Critics say Texas bill could hurt teacher unions


As Texas lawmakers get ready to head back to Austin for a special session, some Borderland teachers’ unions say they will be keeping a close eye on one bill in particular.

Senate Bill 13 would end automatic payroll deductions for some union and non-union organizations. Republicans who passed the bill say the deductions cost taxpayers about $1 million each year.

Gov. Greg Abbott even named the bill as one of his top priorities for the upcoming special session.

However, critics say the bill is a union-busting tactic similar to what happened in Wisconsin in 2011.

“It's basically just an attack on educators and the freedom to choose where they spend their money,” said Arlinda Valencia with the Ysleta Teachers Association.

Valencia spoke to KFOX14 while attending the National Education Association conference in Boston. She says this bill would be bad for her group and many others in the Borderland.
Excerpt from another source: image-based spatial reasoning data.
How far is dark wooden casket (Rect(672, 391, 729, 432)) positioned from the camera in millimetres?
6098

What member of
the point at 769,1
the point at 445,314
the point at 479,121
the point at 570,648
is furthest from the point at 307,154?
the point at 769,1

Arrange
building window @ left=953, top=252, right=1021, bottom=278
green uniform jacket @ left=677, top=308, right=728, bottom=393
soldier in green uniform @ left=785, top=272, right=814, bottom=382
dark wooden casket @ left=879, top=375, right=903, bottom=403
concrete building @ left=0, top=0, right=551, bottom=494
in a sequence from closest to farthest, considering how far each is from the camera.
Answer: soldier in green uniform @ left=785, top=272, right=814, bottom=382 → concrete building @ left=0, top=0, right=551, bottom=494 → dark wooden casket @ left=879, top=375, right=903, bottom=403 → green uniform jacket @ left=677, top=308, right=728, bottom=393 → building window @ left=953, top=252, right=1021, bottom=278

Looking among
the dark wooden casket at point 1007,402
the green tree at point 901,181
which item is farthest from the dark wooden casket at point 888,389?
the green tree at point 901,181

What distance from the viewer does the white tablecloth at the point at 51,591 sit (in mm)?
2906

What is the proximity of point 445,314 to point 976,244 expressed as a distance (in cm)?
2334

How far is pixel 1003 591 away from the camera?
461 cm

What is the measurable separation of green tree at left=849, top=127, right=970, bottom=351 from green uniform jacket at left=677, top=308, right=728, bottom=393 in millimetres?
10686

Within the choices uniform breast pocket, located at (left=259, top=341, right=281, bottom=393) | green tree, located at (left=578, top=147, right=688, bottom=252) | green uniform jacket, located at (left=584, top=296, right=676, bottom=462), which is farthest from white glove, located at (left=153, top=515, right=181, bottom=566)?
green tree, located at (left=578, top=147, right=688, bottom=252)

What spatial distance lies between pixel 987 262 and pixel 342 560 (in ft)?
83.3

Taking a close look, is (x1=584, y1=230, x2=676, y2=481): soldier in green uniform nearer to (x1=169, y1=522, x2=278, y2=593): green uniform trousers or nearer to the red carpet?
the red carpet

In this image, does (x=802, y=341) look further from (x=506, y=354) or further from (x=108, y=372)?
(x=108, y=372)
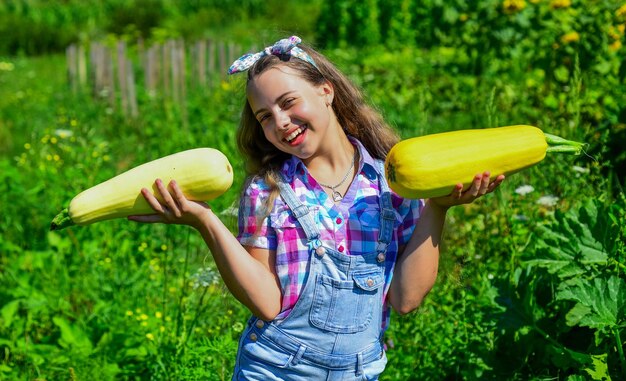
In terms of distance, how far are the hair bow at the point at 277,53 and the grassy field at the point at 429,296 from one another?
0.31 m

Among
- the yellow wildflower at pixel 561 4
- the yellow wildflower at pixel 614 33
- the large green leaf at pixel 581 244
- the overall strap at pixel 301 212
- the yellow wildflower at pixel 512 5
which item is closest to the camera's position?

“They’re trying to crush us is what they're trying to do. If you stop our union dues or our association dues, we would lose our membership overnight because it would go into effect immediately,” Valencia said.

The bill does not affect unions for emergency responders, meaning police officers, firefighters and other first responders would not be affected.

"They're picking and choosing as to who they want to basically damage,” Valencia said.

Texas State Rep. Joe Moody says the bill is more about politics that saving taxpayer money.

“It's a solution in search of a problem where a problem doesn't exist,” Moody said.

Moody says there are already laws that protect taxpayer money, such as with teachers’ unions.

“The government code already for today allows for the independent school district to charge the association to offset that cost,” Moody said.

Moody believes the bill cherry-picks some unions to hurt while leaving others unscathed.

“Why are we doing it to some and not to others? If you have them, we should be fair about it and right now the system is a fair one so I just don't see a need to change any of this,” Moody said.

However, at least one teacher’s union is already bracing for the backlash. Ross Moore from the El Paso American Federation of Teachers says he was worried a previous version of the bill would pass in 2015 and started preparing.

“After that session I made a conscious decision to move my local (union) over to alternate dues collection. So if it passes, this is a very bad bill, it will hurt some folks, but my local and EPISD will be fully functional and provide all the services that my members have come to expect,” Moore said.

Moore says he’s already converted about 57 percent of his members to alternate payment methods such as paying for three, six or nine months at a time.

Moore says he’s working to make sure the bill will not be the end of his union and he is encouraging others to do the same.

“We're going to be here, we're ready for this,” Moore said.

The special session begins on July 18.